L’effondrement de la gouvernance démocratique, minée par la corruption et l’impuissance, provoqua les changements de régime successifs de 2020 et 2021. Ces ruptures traduisent la lassitude du peuple face à des élites incapables d’incarner l’intérêt général. La transition militaire s’imposa comme une alternative et une promesse de refondation. Avec des choix audacieux : la rupture avec certains partenaires traditionnels, la recherche de nouvelles alliances stratégiques, la lutte armée contre le terrorisme, le projet de nouvelle Constitution. La reconquête de Kidal le 14 novembre 2023 par les FAMa devint un symbole fort : l’unité nationale ne serait plus négociable.
65 ans après son accession à l’indépendance, le Mali demeure debout, cabossé par l’histoire, mais jamais brisé. De la sécheresse des années 1970 aux guerres récentes, des coups d’État successifs aux embargos étouffants, les tempêtes n’ont pas manqué. Mais chaque fois, le peuple malien a résisté, comme une digue humaine face aux flots.
En dépit du chômage élevé et de l’exil forcé de nombreuses personnes, la jeunesse demeure ce moteur d’avenir : créative, inventive, animée par l’énergie d’une génération qui ne s’en remet pas. Les femmes, elles, sont l’armature invisible et indestructible de cette résilience. Dans les champs, les marchés, les foyers, elles maintiennent la vie et portent la nation sur leurs épaules.
Et au-delà des blessures, une richesse demeure inaltérable : la culture. De la kora qui résonne comme une mémoire vivante aux bogolans qui racontent l’identité textile du pays, de Tombouctou la savante à Bamako la bouillonnante, le Mali continue de rayonner. La culture n’est pas seulement un héritage, elle est une arme de soft power, un rempart contre l’oubli et une affirmation de dignité.
Le bilan est contrasté : espoirs trahis, mais fierté intacte ; crises répétées, mais État debout. Le Mali, blessé, n’a jamais courbé l’échine.
Rendre hommage à 65 ans d’indépendance n’est pas se complaire dans la nostalgie. C’est prendre acte d’un passé difficile pour tracer une promesse d’avenir. Car honorer ces luttes et ces sacrifices exige des engagements clairs.

• Données enregistrées:

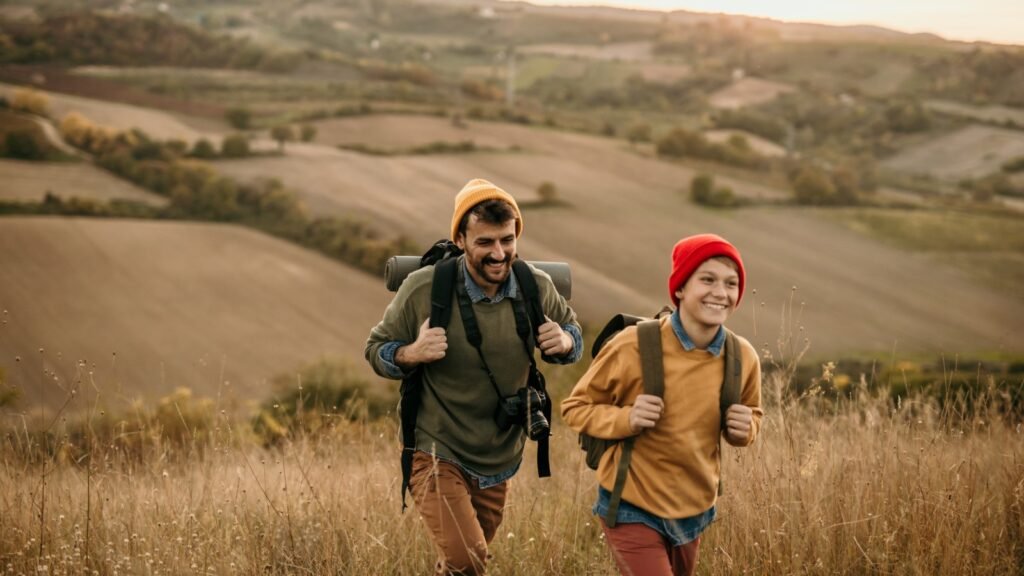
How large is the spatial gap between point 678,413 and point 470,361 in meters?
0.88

...

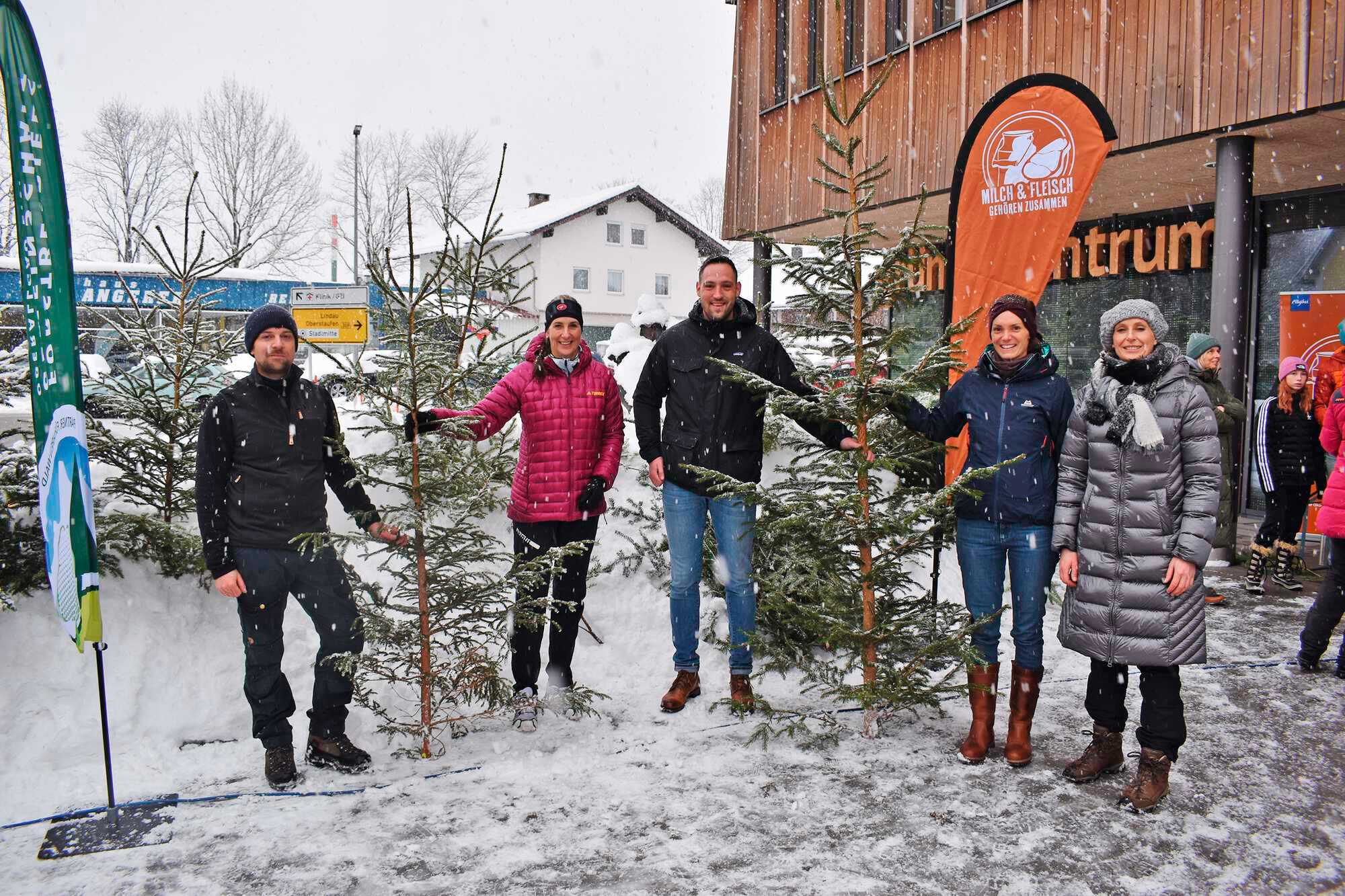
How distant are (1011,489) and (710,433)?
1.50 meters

• Votre tâche:
Recopiez à l'identique le passage du texte sur les 65 ans d'indépendance du Mali qui s'ouvre sur les mots contenant « 65 ans après » et se termine par « sur leurs épaules. ».

• Corrigé:
65 ans après son accession à l’indépendance, le Mali demeure debout, cabossé par l’histoire, mais jamais brisé. De la sécheresse des années 1970 aux guerres récentes, des coups d’État successifs aux embargos étouffants, les tempêtes n’ont pas manqué. Mais chaque fois, le peuple malien a résisté, comme une digue humaine face aux flots.
En dépit du chômage élevé et de l’exil forcé de nombreuses personnes, la jeunesse demeure ce moteur d’avenir : créative, inventive, animée par l’énergie d’une génération qui ne s’en remet pas. Les femmes, elles, sont l’armature invisible et indestructible de cette résilience. Dans les champs, les marchés, les foyers, elles maintiennent la vie et portent la nation sur leurs épaules.